We are taught that we need the communion, fellowship, and ordinances or Sacraments of that church (and sometimes only that church), in order to remain right with God.
This kind of abuse happens when this is used as leverage by the church leadership and other members of the congregation to extort money, favors, position, agreement with their decisions no matter how hurtful they may be, etc. from a church member. They are threatened with excommunication, shaming, and loss of friends and even family if they don't comply.
Another kind of abuse also happens when a church leader simply puts his own interests above the interests of those in his congregation who need his counsel, support, and guidance. This is the abuse of pastoral neglect.
In the same way, and using much the same leverage, pastors, priests, and other church leaders can also experience the same kind of abuse at the hands of their own pastoral superiors, or in the case of more democratic churches, at the hands of their own congregations.

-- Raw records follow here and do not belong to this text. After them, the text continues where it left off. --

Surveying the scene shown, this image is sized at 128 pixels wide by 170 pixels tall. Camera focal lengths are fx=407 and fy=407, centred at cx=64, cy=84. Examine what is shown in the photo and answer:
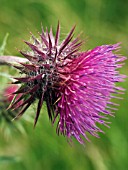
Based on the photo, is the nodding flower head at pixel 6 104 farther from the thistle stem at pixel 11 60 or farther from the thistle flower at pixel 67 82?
the thistle flower at pixel 67 82

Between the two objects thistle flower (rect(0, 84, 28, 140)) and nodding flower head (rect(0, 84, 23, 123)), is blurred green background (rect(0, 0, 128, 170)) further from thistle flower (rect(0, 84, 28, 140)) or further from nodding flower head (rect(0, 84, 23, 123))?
A: nodding flower head (rect(0, 84, 23, 123))

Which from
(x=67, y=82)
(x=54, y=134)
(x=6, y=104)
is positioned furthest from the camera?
(x=54, y=134)

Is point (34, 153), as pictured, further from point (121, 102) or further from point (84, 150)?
point (121, 102)

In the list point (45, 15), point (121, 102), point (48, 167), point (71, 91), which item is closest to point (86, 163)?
point (48, 167)

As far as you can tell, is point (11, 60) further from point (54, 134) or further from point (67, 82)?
point (54, 134)

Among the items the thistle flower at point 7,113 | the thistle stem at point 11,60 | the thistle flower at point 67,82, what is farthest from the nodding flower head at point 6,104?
the thistle flower at point 67,82

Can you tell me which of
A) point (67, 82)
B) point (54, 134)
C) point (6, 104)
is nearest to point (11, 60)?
point (67, 82)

The victims of this abuse are made to feel like they're the ones doing something wrong. They're the heretics. They're the ones causing the problem. They're too needy. They need to suck it up and get a life.

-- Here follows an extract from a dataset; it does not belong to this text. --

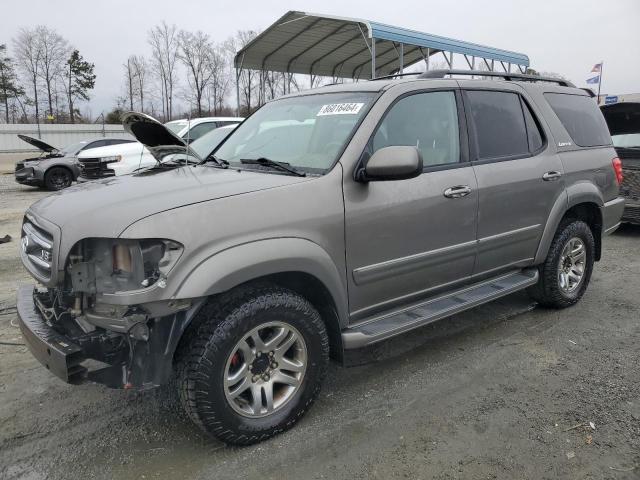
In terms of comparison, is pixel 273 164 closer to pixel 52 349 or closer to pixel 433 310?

What can be worse is those within the church who haven't gone through it and who don't understand.
This isn't Jesus. But all too often, because people begin to associate their church leaders with Jesus, they react to Him as though He is the one abusing or neglecting them when nothing could be farther from the truth.
God is not the abuser, he is the one who heals, comforts, and loves His sheep. This is the first distinction which must be made clear so that, in fleeing the abusive shepherds, we don't run from our owner.